**** Text ****
I went to a Church of Christ with Carl last night, and heard songs that I heard regularly during my first eighteen years, but hadn’t heard at all in the last forty. “This World Is Not My Home,” “Fairest Lord Jesus,” and “I’ll Fly Away” came back to me as clearly as if I had sung them yesterday. I was wrecked, absolutely wrecked, by memories of places and people from long ago and from the unparalleled beauty of the songs themselves. I tried valiantly to join in on hymn after hymn, but invariably lost it by the second line. I hid my tears as best I could, but that wasn’t very well, so I’m sure a lot of people wondered what kind of a vile sinner they had in their midst that Christ was working on him so.
****
Aim 1.
According to the hymn passage, with whom did the writer attend a Church of Christ?
Aim 2.
List every hymn title named in the hymn passage.
The items are separate material and have no connection to the hymn passage.
**** Dataset extract ****
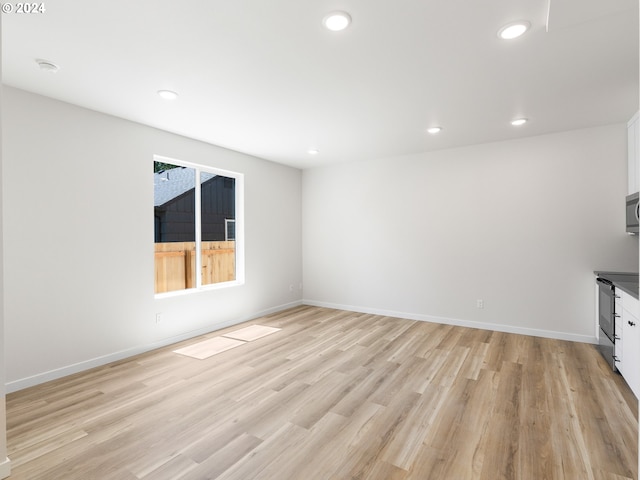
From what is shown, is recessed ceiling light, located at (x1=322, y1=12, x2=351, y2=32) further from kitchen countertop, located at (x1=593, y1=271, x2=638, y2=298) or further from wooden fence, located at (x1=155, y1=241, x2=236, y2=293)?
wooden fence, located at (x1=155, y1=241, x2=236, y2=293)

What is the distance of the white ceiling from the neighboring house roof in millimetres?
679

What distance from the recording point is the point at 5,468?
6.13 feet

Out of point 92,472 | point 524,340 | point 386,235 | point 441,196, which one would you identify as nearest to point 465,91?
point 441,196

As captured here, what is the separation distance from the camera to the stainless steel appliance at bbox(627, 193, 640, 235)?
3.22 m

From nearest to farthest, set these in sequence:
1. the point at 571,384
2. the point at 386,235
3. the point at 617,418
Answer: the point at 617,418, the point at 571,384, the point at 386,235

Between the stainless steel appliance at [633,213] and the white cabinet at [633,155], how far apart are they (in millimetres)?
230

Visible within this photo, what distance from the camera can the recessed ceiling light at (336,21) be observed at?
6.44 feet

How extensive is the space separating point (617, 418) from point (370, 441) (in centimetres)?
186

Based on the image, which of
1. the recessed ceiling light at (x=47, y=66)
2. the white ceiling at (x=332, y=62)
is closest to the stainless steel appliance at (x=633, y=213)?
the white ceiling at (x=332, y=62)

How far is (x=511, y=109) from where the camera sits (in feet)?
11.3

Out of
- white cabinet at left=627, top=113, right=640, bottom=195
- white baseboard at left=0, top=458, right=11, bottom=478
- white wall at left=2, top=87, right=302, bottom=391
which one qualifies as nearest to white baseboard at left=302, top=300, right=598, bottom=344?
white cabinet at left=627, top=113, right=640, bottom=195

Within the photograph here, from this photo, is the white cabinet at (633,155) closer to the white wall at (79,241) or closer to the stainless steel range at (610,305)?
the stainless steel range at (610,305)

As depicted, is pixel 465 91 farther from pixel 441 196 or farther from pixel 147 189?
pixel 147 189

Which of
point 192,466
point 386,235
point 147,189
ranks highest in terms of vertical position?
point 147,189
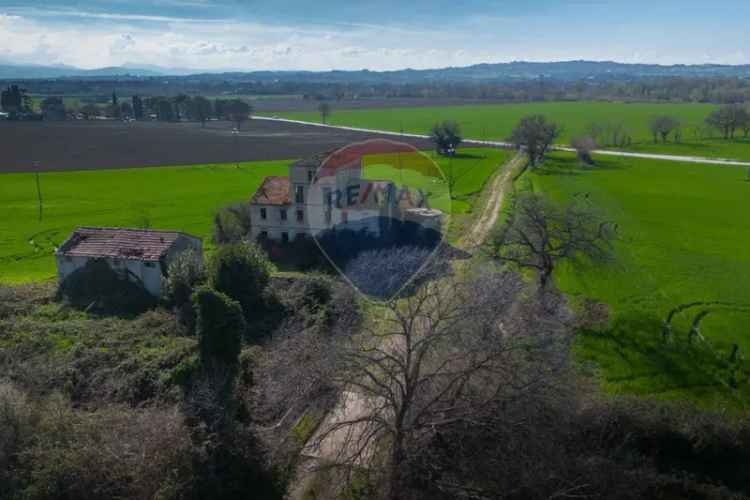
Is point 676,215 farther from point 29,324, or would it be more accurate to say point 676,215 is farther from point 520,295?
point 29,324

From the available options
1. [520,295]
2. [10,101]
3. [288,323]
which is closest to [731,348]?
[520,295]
****
Complete output 1.
Carl

Complete output 2.
"This World Is Not My Home"
"Fairest Lord Jesus"
"I'll Fly Away"